Es war lange ruhig um die letzte flugfähige Lockheed L-1011 TriStar, die als Satellitenstartplattform in den Diensten des amerikanischen Luft- und Raumfahrtkonzerns Northrop Grumman steht. Die letzte Mission, bei der sie eine Pegasus-XL-Rakete auf eine Höhe von rund zwölf Kilometern brachte und dann ausklinkte, fand am 13. Juni 2021 statt. Damals demonstrierte die dreistufige Pegasus XL im Rahmen der TacRL-2-Mission (Tactically Responsive Launch-2) einen schnellen, flexiblen Start für die US Space Force. Diese Fähigkeiten sind nun wieder gefragt – und zwar für eine Rettungsmission der besonderen Art.
Der 2004 gestartet NASA-Forschungssatellit Swift verliert an Höhe und könnte kommendes Jahr unkontrolliert auf die Erde stürzen. Deshalb hat die NASA das Unternehmen Katalyst Space Technologies damit beauftragt, Swift wieder in einen höheren Orbit zu bringen. Katalyst entwickelt dafür ein robotisches Service-Raumfahrzeug namens LINK, das sich Swift annähern und ihn mithilfe eines speziellen Mechanismus einfangen soll, ohne sensible Instrumente zu beschädigen.

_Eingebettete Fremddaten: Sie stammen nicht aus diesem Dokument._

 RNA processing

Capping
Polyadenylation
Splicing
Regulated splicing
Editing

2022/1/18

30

Der kleine Service-Satellit LINK soll Swift einfangen und in eine höhere Umlaufbahn bringen.
Doch das ist nicht die einzige Herausforderung: Katalyst hat nur acht Monate Zeit, um den Start vorzubereiten. Das Budget, das das Unternehmen von der NASA für die Mission bekommt, beträgt 30 Millionen US-Dollar und umfasst auch den Bau des Satelliten und die Startkosten. Hinzukommt, dass Swifts Inklination von 20,6° von US-Startplätzen schwierig zu erreichen ist.

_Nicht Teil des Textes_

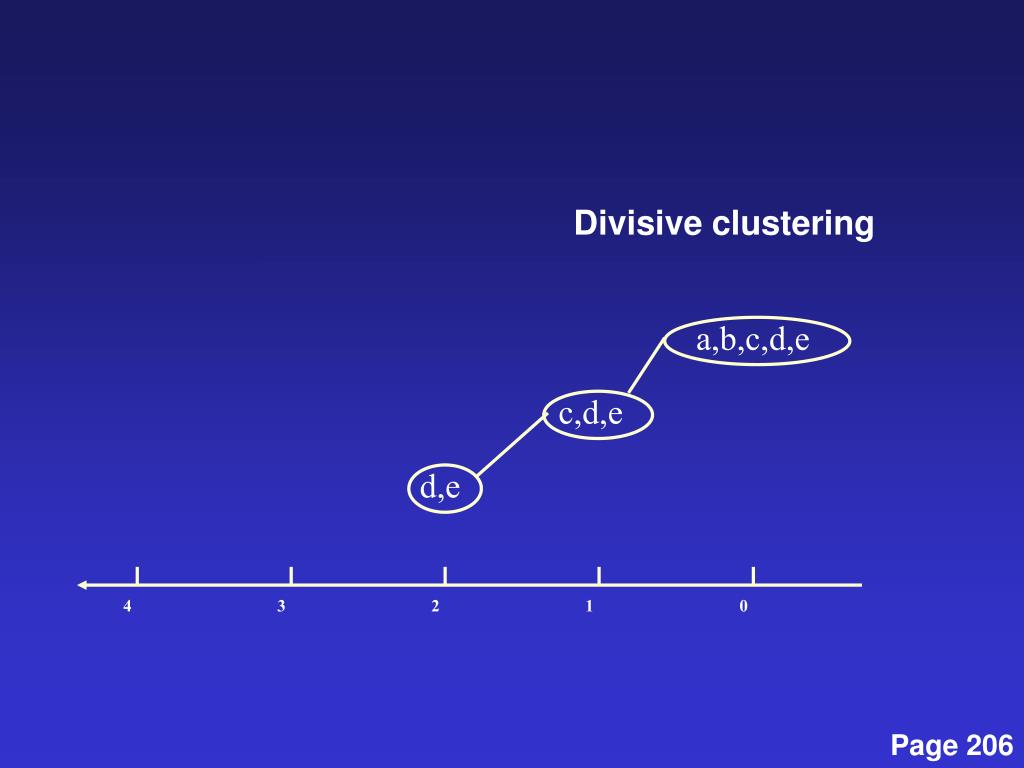 Divisive clustering

a,b,c,d,e

c,d,e

d,e

4 3 2 1 0

Page 206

Perfekt für die Rettungsmission
Und hier kommen die TriStar mit dem Spitznamen Stargazer und die Pegasus XL ins Spiel: Sie sollen den Katalyst-Service-Satelliten in den Weltraum befördern. Denn das Flugzeug-Raketen-Gespann ist für die Swift-Rettungmission wie gemacht. "Pegasus ist genau die Art von einzigartiger Trägerrakete, die wir für diese Mission benötigen", so Ghonhee Lee, CEO von Katalyst. "Es ist die einzige Trägerrakete, die die Anforderungen hinsichtlich Umlaufbahn, Zeitplan und Kosten erfüllt, um mit neuer Technologie etwas noch nie Dagewesenes zu erreichen." Der Start ist für Juni 2026 geplant.
Der erste Pegasus-Raketenstart aus der Luft fand am 5. April 1990 statt, damals noch von einer B-52 der NASA. Seitdem wurden laut Northrop Grumman 45 Missionen durchgeführt und fast 100 Satelliten in den Weltraum gebracht. Die Pegasus XL hat eine Nutzlastkapazität von 454 Kilogramm.
Die L-1011 mit der Kennung N140SC wurde 1974 gebaut und ging im selben Jahr bei Air Canada in Dienst. 1992 wurde sie von Orbital Sciences gekauft und umgebaut; ihre erste Pegasus-Mission absolvierte die Stargazer am 27. Juni 1994. Seit der Übernahme von Orbital durch Northrop Grumman 2018 trägt sie die Lackierung des Konzerns. Das Flugzeug hat seine Basis am Mojave Air & Space Port in Kalifornien. Die dreistufige Pegasus XL wird von Stargazer auf 40.000 Fuß (12,2 km) gebracht. Um die Rakete aufzunehmen, erhielt die TriStar einen verstärkten mittleren Flügelkasten mit fünf hydraulisch betätigten Ausklinkhaken. Weitere Modifikationen sind eine Öffnung im unteren Rumpf für das Seitenleitwerk der Pegasus-XL, eine Nutzlast-Klimaanlage sowie externe Kameras.